CNN for getting and representing superpixels

Hi,
Is there any CNN that is able to learn features representation for each superpixel of the image. In general, we use SLIC algorithm to obtain the superpixels and compute the HOG of that image than associate a hog vector to each superpixel. However, HOG are hand-crafted features. I would like to associate a learned feature representation for each superpixel (rather than hog). So my question, is there any CNN that can learns features representation for each superpixel and the superpixel themselves ?

You may say just use Faster rcnn to localize objects then you get the bounding boxes and features represetnation. However, it doesn’t apply for my case. l don’t not necessary have objects but patches.

Thank you

You may try to 0-pad your patches but they will be of different spatial dimensions, so you won’t be able to stack them into a mini-batch for training.

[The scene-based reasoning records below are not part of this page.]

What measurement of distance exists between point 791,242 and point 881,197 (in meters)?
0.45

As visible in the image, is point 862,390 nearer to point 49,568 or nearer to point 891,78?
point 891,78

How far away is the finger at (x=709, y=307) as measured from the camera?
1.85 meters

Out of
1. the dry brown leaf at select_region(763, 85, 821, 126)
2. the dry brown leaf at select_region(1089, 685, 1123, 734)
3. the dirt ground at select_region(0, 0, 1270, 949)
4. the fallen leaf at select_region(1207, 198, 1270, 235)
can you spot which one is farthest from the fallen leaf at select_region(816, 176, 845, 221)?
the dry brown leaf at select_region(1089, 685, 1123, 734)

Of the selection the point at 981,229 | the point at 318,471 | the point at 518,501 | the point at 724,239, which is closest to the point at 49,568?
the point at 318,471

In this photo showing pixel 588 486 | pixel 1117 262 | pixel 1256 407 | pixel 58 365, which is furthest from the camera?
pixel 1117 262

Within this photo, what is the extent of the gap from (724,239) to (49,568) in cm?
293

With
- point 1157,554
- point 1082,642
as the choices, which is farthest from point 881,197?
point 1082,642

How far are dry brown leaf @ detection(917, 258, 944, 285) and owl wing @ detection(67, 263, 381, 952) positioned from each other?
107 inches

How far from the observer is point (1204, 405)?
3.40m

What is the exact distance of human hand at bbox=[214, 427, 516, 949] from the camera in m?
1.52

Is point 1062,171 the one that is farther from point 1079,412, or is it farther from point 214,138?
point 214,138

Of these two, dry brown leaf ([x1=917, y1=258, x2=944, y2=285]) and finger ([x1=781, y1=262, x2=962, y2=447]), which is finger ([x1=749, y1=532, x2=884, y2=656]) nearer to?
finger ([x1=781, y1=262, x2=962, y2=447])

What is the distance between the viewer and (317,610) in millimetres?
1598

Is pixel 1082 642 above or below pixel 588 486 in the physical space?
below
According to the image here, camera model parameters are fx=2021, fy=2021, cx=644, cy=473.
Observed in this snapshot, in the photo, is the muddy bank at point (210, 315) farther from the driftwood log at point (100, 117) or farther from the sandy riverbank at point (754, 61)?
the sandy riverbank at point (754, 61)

A workaround for this is feeding images one by one and summing gradients. e.g.:

for epoch in EPOCHS:
    for img, target in images:
        for _ in range(BATCH_SIZE):
            out = net(img)
            loss = criterion(img, out)
            loss.backward()
        optimizer.step()
        optimizer.zero_grad()

calling .backward() multiple times before .zero_grad() sums gradients, much as if it was a mini-batch.
Hope this helps

Hi @kembo,

Thank you for your answer.

I’m not learning on my images. I just use ResNet-152 as a feature extractor.

So the idea, is to take each superpixel (a set of pixels) of a given image as a whole image and 0-pad it to get image into -224,224,3).
So for an image M with K superpixels, l build K images of dimension (224,224,3), their spatial dimensions are different but they are 0-padded. These K images are fed to ResNet-152 to extract features. So for image M l get K x 2048 feature vector.

However, l’m wondering if there is any negative impact (poor feature representation) on Resnet152 due to the fact of padding an image such that one superpixel is about 8% information on the image and the remaining 92% are 0 .

Thank you for your answer

1 Like

I believe there would be significant drop in performance of ResNet. Convolutional kernels will be passing mostly over zeros, thus I would expect feature vector to be mostly zeroed too, but it’s got to be checked.

As there are a lot of small-sized superpixels I would probably approach this problem with 0-padding each superpixel to a smallest rectangle and training a small CNN for feature extraction. Siamese architectures might be reasonable for training in this case, but it depends on the data you have at hand and what you want your descriptors to do.

Thank you @kembo for your suggestion. If l train a small CNN such as Siamese network, what would be the labels of superpixels ?